以下の記録を更新し、「leafy undergrowth」をすべて「dense undergrowth」に置き換えてください。それ以外の部分は変えずにそのまま示してください。

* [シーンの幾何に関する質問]
"""
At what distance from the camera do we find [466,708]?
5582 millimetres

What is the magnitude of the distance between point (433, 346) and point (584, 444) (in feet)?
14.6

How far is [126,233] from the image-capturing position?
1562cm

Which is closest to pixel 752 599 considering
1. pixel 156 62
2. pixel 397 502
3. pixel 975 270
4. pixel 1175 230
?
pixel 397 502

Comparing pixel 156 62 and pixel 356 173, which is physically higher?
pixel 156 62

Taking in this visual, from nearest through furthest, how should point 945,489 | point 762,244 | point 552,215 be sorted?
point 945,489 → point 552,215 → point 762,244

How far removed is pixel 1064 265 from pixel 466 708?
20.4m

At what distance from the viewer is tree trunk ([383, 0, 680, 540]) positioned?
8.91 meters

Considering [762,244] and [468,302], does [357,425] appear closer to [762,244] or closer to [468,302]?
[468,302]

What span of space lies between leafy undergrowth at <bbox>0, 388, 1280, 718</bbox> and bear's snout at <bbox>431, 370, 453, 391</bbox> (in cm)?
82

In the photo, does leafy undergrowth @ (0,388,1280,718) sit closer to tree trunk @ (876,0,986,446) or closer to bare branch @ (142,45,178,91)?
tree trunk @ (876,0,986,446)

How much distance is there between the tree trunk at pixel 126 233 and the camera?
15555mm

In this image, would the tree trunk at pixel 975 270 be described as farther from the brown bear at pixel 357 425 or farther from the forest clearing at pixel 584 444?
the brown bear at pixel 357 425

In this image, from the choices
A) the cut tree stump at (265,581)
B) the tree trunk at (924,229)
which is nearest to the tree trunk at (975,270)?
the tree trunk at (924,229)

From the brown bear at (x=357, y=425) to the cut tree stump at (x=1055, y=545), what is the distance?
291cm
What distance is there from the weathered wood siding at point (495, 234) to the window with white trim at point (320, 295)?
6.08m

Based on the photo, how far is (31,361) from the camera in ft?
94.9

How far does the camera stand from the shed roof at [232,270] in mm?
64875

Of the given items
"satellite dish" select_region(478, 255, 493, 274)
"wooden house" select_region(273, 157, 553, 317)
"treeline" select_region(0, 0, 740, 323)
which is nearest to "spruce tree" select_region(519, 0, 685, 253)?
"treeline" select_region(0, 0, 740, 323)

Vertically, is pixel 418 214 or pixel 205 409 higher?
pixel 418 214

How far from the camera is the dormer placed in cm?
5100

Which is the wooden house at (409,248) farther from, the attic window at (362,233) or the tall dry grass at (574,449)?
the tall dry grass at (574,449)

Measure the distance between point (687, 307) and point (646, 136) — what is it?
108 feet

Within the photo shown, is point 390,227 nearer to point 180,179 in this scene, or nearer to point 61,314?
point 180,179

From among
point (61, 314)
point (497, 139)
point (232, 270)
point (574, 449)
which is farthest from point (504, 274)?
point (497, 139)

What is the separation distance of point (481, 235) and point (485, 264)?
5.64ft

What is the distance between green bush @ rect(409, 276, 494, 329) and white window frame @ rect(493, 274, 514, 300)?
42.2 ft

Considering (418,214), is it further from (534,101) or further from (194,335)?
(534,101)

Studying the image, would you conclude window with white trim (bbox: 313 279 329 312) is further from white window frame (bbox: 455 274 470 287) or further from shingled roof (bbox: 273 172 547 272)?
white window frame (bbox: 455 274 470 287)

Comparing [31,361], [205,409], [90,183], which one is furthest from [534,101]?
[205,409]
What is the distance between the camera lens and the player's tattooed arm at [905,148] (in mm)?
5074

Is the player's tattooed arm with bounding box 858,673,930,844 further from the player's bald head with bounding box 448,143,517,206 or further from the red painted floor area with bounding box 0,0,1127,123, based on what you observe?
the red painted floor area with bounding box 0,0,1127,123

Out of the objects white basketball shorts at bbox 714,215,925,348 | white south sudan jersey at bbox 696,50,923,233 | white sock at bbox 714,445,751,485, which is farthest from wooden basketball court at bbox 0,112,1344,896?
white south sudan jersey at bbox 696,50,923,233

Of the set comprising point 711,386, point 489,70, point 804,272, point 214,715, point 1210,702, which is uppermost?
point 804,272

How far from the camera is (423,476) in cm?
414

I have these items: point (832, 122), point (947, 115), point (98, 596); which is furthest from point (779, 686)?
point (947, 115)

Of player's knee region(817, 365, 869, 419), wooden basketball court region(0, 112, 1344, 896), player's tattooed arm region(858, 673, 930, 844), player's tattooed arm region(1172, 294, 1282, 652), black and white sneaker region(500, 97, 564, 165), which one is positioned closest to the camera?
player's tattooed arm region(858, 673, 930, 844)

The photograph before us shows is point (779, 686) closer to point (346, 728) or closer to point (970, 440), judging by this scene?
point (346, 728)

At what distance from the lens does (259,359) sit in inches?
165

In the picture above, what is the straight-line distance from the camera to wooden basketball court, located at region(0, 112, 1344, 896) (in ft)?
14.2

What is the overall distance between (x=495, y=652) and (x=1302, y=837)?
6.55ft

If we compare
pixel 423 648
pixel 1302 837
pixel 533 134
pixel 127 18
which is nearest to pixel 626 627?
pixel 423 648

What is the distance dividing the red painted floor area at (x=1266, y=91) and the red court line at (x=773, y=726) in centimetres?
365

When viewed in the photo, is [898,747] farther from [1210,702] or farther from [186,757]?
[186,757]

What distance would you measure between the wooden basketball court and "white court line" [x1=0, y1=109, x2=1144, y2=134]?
"""
* [完成した回答]
At what distance from the camera do we find [466,708]?
5582 millimetres

What is the magnitude of the distance between point (433, 346) and point (584, 444) (in feet)?
14.6

How far is [126,233] from the image-capturing position?
1562cm

Which is closest to pixel 752 599 considering
1. pixel 156 62
2. pixel 397 502
3. pixel 975 270
4. pixel 1175 230
?
pixel 397 502

Comparing pixel 156 62 and pixel 356 173, which is physically higher?
pixel 156 62

Taking in this visual, from nearest through furthest, how should point 945,489 | point 762,244 | point 552,215 be sorted?
point 945,489 → point 552,215 → point 762,244

How far removed is pixel 1064 265 from pixel 466 708?
20.4m

At what distance from the viewer is tree trunk ([383, 0, 680, 540]) positioned?
8.91 meters

Considering [762,244] and [468,302], does [357,425] appear closer to [762,244] or closer to [468,302]?
[468,302]

What span of space lies between dense undergrowth at <bbox>0, 388, 1280, 718</bbox> and bear's snout at <bbox>431, 370, 453, 391</bbox> (in cm)?
82

In the photo, does dense undergrowth @ (0,388,1280,718) sit closer to tree trunk @ (876,0,986,446) or closer to bare branch @ (142,45,178,91)?
tree trunk @ (876,0,986,446)

How much distance is there between the tree trunk at pixel 126 233 and the camera?
15555mm

In this image, would the tree trunk at pixel 975 270 be described as farther from the brown bear at pixel 357 425 or farther from the forest clearing at pixel 584 444?
the brown bear at pixel 357 425

In this image, from the choices
A) the cut tree stump at (265,581)
B) the tree trunk at (924,229)
which is nearest to the tree trunk at (975,270)?
the tree trunk at (924,229)

From the brown bear at (x=357, y=425) to the cut tree stump at (x=1055, y=545), what is the distance?
291cm
What distance is there from the weathered wood siding at point (495, 234) to the window with white trim at point (320, 295)?
6.08m

Based on the photo, how far is (31,361) from the camera in ft?
94.9

How far does the camera stand from the shed roof at [232,270] in mm?
64875

Of the given items
"satellite dish" select_region(478, 255, 493, 274)
"wooden house" select_region(273, 157, 553, 317)
"treeline" select_region(0, 0, 740, 323)
which is nearest to "spruce tree" select_region(519, 0, 685, 253)?
"treeline" select_region(0, 0, 740, 323)

Vertically, is pixel 418 214 or pixel 205 409 higher?
pixel 418 214

How far from the camera is the dormer placed in cm?
5100

Which is the wooden house at (409,248) farther from, the attic window at (362,233) or the tall dry grass at (574,449)?
the tall dry grass at (574,449)

Measure the distance between point (687, 307) and point (646, 136) — what is it?
108 feet

Within the photo shown, is point 390,227 nearer to point 180,179 in this scene, or nearer to point 61,314?
point 180,179

From among
point (61, 314)
point (497, 139)
point (232, 270)
point (574, 449)
which is farthest from point (504, 274)?
point (497, 139)

What is the separation distance of point (481, 235) and point (485, 264)?
5.64ft

What is the distance between green bush @ rect(409, 276, 494, 329) and white window frame @ rect(493, 274, 514, 300)?
42.2 ft

Considering (418,214), is it further from (534,101) or further from (194,335)?
(534,101)

Studying the image, would you conclude window with white trim (bbox: 313 279 329 312) is further from white window frame (bbox: 455 274 470 287) or further from shingled roof (bbox: 273 172 547 272)?
white window frame (bbox: 455 274 470 287)

Comparing [31,361], [205,409], [90,183], which one is furthest from [534,101]?
[205,409]
What is the distance between the camera lens and the player's tattooed arm at [905,148] (in mm)?
5074

Is the player's tattooed arm with bounding box 858,673,930,844 further from the player's bald head with bounding box 448,143,517,206 or further from the red painted floor area with bounding box 0,0,1127,123, based on what you observe?
the red painted floor area with bounding box 0,0,1127,123

Out of the objects white basketball shorts at bbox 714,215,925,348 | white south sudan jersey at bbox 696,50,923,233 | white sock at bbox 714,445,751,485, which is farthest from wooden basketball court at bbox 0,112,1344,896?
white south sudan jersey at bbox 696,50,923,233

Of the set comprising point 711,386, point 489,70, point 804,272, point 214,715, point 1210,702, which is uppermost?
point 804,272

How far from the camera is (423,476) in cm?
414

I have these items: point (832, 122), point (947, 115), point (98, 596); which is furthest from point (779, 686)?
point (947, 115)

Of player's knee region(817, 365, 869, 419), wooden basketball court region(0, 112, 1344, 896), player's tattooed arm region(858, 673, 930, 844), player's tattooed arm region(1172, 294, 1282, 652), black and white sneaker region(500, 97, 564, 165), which one is positioned closest to the camera?
player's tattooed arm region(858, 673, 930, 844)

The photograph before us shows is point (779, 686) closer to point (346, 728) or closer to point (970, 440), judging by this scene?
point (346, 728)

At what distance from the lens does (259,359) sit in inches?
165

In the picture above, what is the straight-line distance from the camera to wooden basketball court, located at region(0, 112, 1344, 896) (in ft)?
14.2

What is the overall distance between (x=495, y=652) and (x=1302, y=837)?
6.55ft

If we compare
pixel 423 648
pixel 1302 837
pixel 533 134
pixel 127 18
which is nearest to pixel 626 627?
pixel 423 648

What is the distance dividing the red painted floor area at (x=1266, y=91) and the red court line at (x=773, y=726) in centimetres?
365

When viewed in the photo, is [898,747] farther from [1210,702] or farther from [186,757]?
[186,757]

What distance would you measure between the wooden basketball court and "white court line" [x1=0, y1=109, x2=1144, y2=134]?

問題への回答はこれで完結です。